FRAGMENTO DEL DOCUMENTO:
..............................

Ricardo Alberto Pérez: Ernesto Briel, el espectáculo de los sentidos y la ambición de la mente
Este tiempo que ahora vivimos, convulso y drástico, nos ofrece una oportunidad muy singular de releer cualquier tipo de evento o acontecimiento; y específicamente cuando se trata de la obra de un artista, esta aventura adquiere un acentuado matiz de riesgo y contiene dentro de su ejecución una energía que, en el mejor de los casos, se puede transformar en agente de rescate y actualización de todo aquello legado por el artista. Algo así experimento al enfrentarme en estos comienzos del 2024 al trabajo de Ernesto Briel (1943-1992), treinta y dos años después de su muerte.
La obra de Briel, desarrollada entre los inicios de los setenta y 1992, constituye un capítulo bastante poco explorado dentro del arte cubano de la segunda mitad del siglo XX. Briel nos obsequia un territorio visual signado por las constantes emociones que afloran producto de su sorprendente capacidad de mutar en el camino de la búsqueda, detalle que lo impulsa en una espiral ascendente a la que arrastra a los espectadores y donde lo intangible adquiere un valor descomunal, ya que constituye elemento decisivo para descubrir una singular fuerza creativa.

..............................

REGISTROS PROPORCIONADOS:
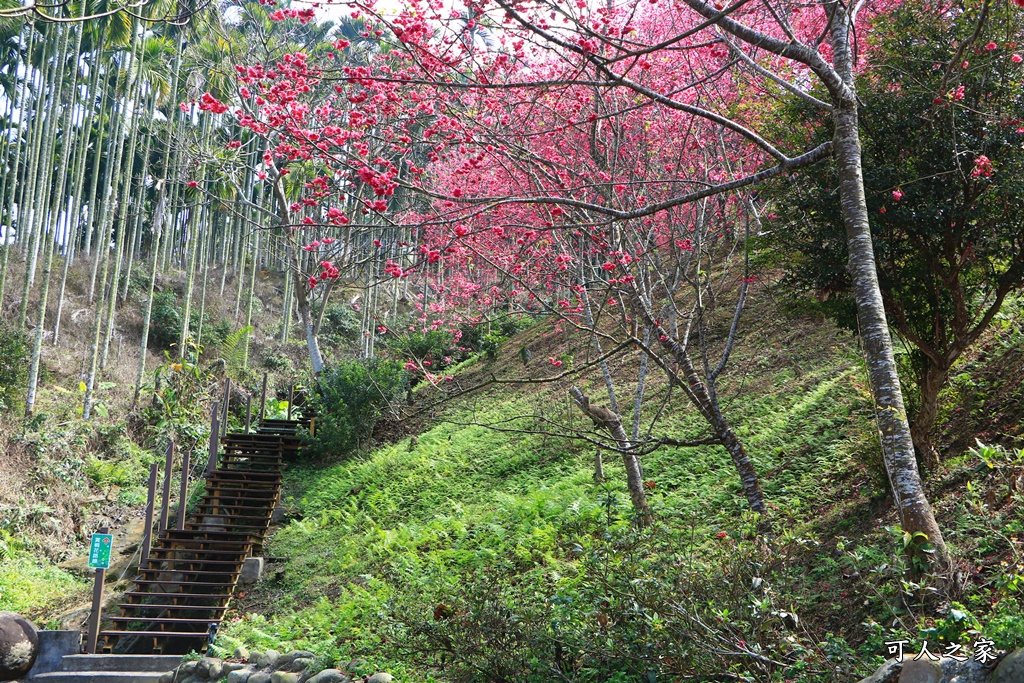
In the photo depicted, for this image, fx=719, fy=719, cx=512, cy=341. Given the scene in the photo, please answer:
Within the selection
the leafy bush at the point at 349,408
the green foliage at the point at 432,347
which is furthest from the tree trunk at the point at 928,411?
the green foliage at the point at 432,347

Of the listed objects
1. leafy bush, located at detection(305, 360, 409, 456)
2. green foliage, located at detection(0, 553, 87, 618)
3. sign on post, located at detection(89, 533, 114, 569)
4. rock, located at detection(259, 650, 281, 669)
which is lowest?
green foliage, located at detection(0, 553, 87, 618)

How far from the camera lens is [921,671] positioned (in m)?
2.94

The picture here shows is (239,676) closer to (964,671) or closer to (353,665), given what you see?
(353,665)

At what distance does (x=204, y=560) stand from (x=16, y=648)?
2171mm

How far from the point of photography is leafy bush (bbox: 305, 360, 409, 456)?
13883 millimetres

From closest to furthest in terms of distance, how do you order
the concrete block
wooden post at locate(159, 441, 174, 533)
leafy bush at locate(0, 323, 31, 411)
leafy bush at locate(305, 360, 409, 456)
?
the concrete block
wooden post at locate(159, 441, 174, 533)
leafy bush at locate(305, 360, 409, 456)
leafy bush at locate(0, 323, 31, 411)

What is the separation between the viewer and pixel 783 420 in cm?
830

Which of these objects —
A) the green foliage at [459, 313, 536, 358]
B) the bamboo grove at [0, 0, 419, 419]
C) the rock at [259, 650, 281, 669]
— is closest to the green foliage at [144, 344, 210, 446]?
the bamboo grove at [0, 0, 419, 419]

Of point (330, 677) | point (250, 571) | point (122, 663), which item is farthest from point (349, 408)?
point (330, 677)

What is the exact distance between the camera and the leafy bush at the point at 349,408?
547 inches

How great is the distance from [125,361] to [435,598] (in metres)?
20.8

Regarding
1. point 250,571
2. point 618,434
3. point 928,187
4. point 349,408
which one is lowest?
point 250,571

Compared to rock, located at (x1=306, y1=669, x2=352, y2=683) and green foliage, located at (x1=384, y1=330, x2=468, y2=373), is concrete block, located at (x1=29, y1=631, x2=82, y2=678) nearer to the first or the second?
rock, located at (x1=306, y1=669, x2=352, y2=683)

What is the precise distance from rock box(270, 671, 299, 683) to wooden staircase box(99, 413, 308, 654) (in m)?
2.06
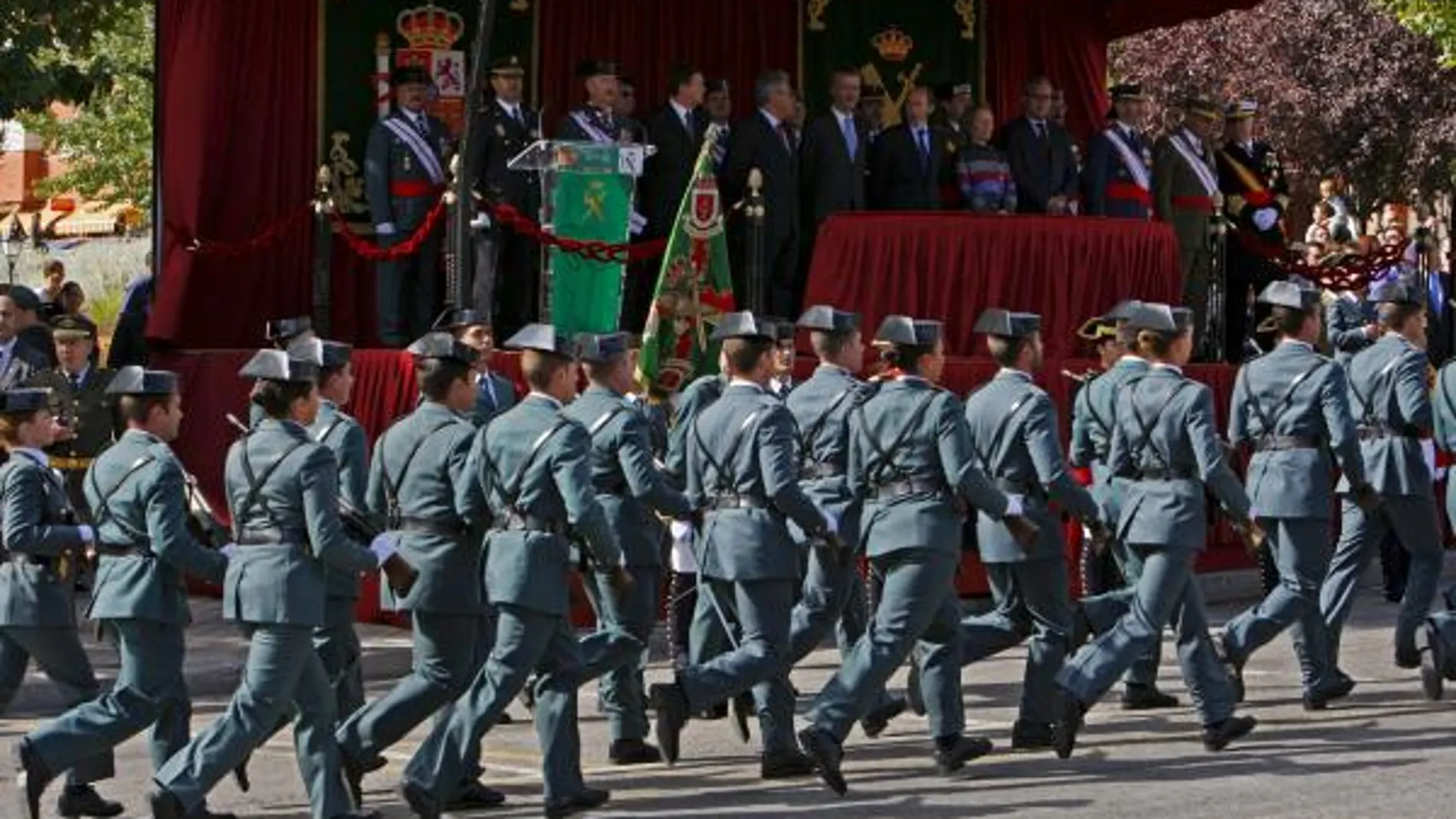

..............................

QUÉ HARÁS:
• 1. Responde estas preguntas con los datos del texto sobre Ernesto Briel:
(a) ¿Qué años de nacimiento y muerte se indican para Ernesto Briel?
(b) ¿En qué momento dice el autor que se enfrenta al trabajo de Briel?
(c) ¿Cómo describe el texto la obra de Briel dentro del arte cubano de la segunda mitad del siglo XX?
• 2. Prosigue el texto sobre Ernesto Briel a partir de la última oración que aparece.

RESPUESTAS:
• 1.
(a) 1943 y 1992.
(b) A comienzos del 2024.
(c) Como un capítulo bastante poco explorado.

• 2.
Su trabajo ligado al arte óptico desde un inicio estuvo marcado por visibles influencias, que iban de los latinoamericanos Jesús Soto, Julio Le Parc y Hugo De Marco, hasta los vanguardistas europeos Víctor Vasarely, Braque, Kandinsky, Mondrian y, especialmente, Malevich. Briel se vio enriquecido por un sismo interior capaz de destrozar límites y abrir puertas inimaginables. En ese sentido, sus inquietudes fueron capaces de crear el lenguaje preciso para empastar casi a la perfección las técnicas aprendidas en la academia con las libertades expresivas de ruptura que le aportó el teatro (específicamente el teatro Guiñol de la Habana, el cual estuvo abierto a las expresiones de vanguardia, y donde se desempeñó durante algunos años como actor).
En su caso, lo que se presenta como contradictorio le permite avanzar y le aporta a cada una de sus piezas una libertad muy particular, me atrevería a decir que una especie de ligereza capaz de ubicar su poética fuera de cualquier encarcelamiento formal. La progresión de su obra, que evoluciona de lo más visual a contenidos y conceptos ligados a la realidad objetiva, lo iría confirmando.
Algunas de sus creaciones de los sesenta transmiten la sensación de llevar implícito un instinto de rebelión, atmosfera o energía que se percibe con facilidad; en lo particular me detengo ante La ruptura del círculo (1969), esta me deja asombrado por la manera en que la distorsión de la figura se vuelve coherente y útil, es un llamado de atención, una voz que indica el instante de la fractura como el nacimiento de otros caminos. Aquí de alguna manera se transgrede a lo geométrico, parece colocarse en un punto que resulta imprescindible a la creación genuina, donde se vuelve protagónico el afán de problematizar.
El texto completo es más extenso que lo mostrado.